The Playground of Vulnerabilities:

Root Detection and Emulator Detection:

These vulnerabilities target the identification of rooted devices and emulators, crucial for ensuring the security of your app against potential attackers.

Insecure Data Storage (Shared Preferences):

Angrogoat exposes vulnerabilities in how apps handle sensitive data, emphasizing the importance of secure storage practices.

Insecure Data Storage (SQLite):

Database security is paramount. Angrogoat’s SQLite vulnerability highlights the need for robust encryption and access controls.

Insecure Data Storage (Temp Files and SD Card):

Temporary files and external storage are often overlooked but can be exploited by malicious actors. Angrogoat shines a light on these weak points.

Keyboard Cache:

The keyboard cache vulnerability underscores the importance of user privacy and data leakage prevention.

Insecure Logging:

Proper logging practices are vital. Angrogoat demonstrates the risks of inadequate logging, which can inadvertently expose sensitive information.

Input Validations (XSS, SQLi, WebView):

Security begins with proper input validation. Angrogoat exposes the dangers of Cross-Site Scripting (XSS), SQL Injection (SQLi), and insecure WebView implementations.

Unprotected Android Components (Activity):

Android components, such as Activities, should be well-protected. Angrogoat reveals the risks associated with unprotected components.

Hardcoding Issues:

Hardcoded values are security vulnerabilities waiting to be exploited. Angrogoat’s examples serve as a cautionary tale.

Network Intercepting (HTTP, HTTPS, Certificate Pinning):

Angrogoat covers network security, including the interception of HTTP and HTTPS traffic, and the challenges presented by certificate pinning.

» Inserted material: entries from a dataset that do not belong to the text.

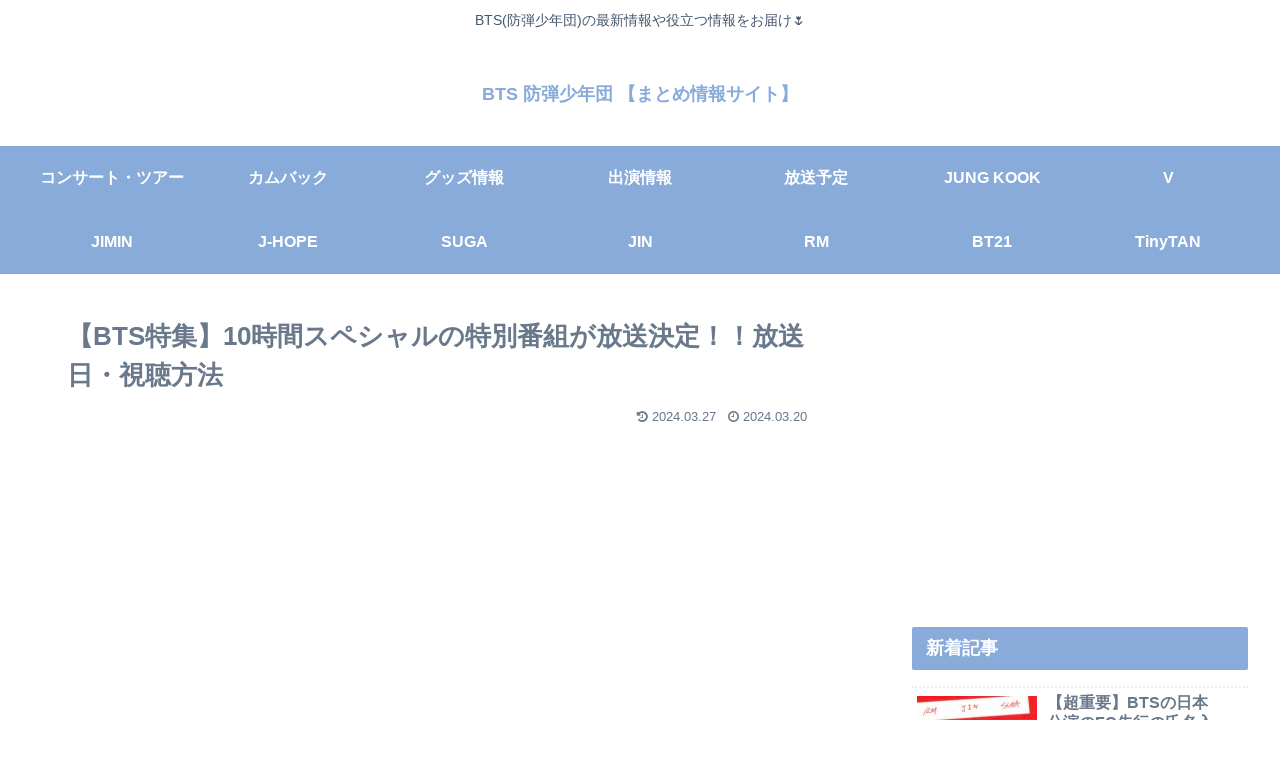

--- FILE ---
content_type: text/html; charset=utf-8
request_url: https://www.google.com/recaptcha/api2/aframe
body_size: 270
content:
<!DOCTYPE HTML><html><head><meta http-equiv="content-type" content="text/html; charset=UTF-8"></head><body><script nonce="K_jR8O2DDIIYnmcNrWetZA">/** Anti-fraud and anti-abuse applications only. See google.com/recaptcha */ try{var clients={'sodar':'https://pagead2.googlesyndication.com/pagead/sodar?'};window.addEventListener("message",function(a){try{if(a.source===window.parent){var b=JSON.parse(a.data);var c=clients[b['id']];if(c){var d=document.createElement('img');d.src=c+b['params']+'&rc='+(localStorage.getItem("rc::a")?sessionStorage.getItem("rc::b"):"");window.document.body.appendChild(d);sessionStorage.setItem("rc::e",parseInt(sessionStorage.getItem("rc::e")||0)+1);localStorage.setItem("rc::h",'1769366746774');}}}catch(b){}});window.parent.postMessage("_grecaptcha_ready", "*");}catch(b){}</script></body></html>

Tools that will be used in this activity:

Mobile Emulator — Platform for testing
Jadx — Usually used for Static Analysis
Bash or cmd — Helping hand for overall activity
Abd — Android debugger bridge for providing interaction to mobile shell
Frida or objection — for hooking
Burp Suite — For dynamic analysis

In the realm of mobile application security testing, I’ve opted for the Memu emulator as my preferred choice, although I respect your freedom to select any emulator that aligns with your preferences and requirements. The decision to leverage Memu emanates from its well-established reputation for versatility, reliability, and comprehensive feature set. Memu excels in its compatibility across a spectrum of Android versions, resource-efficient performance, extensive customization capabilities, and seamless integration with leading security testing tools.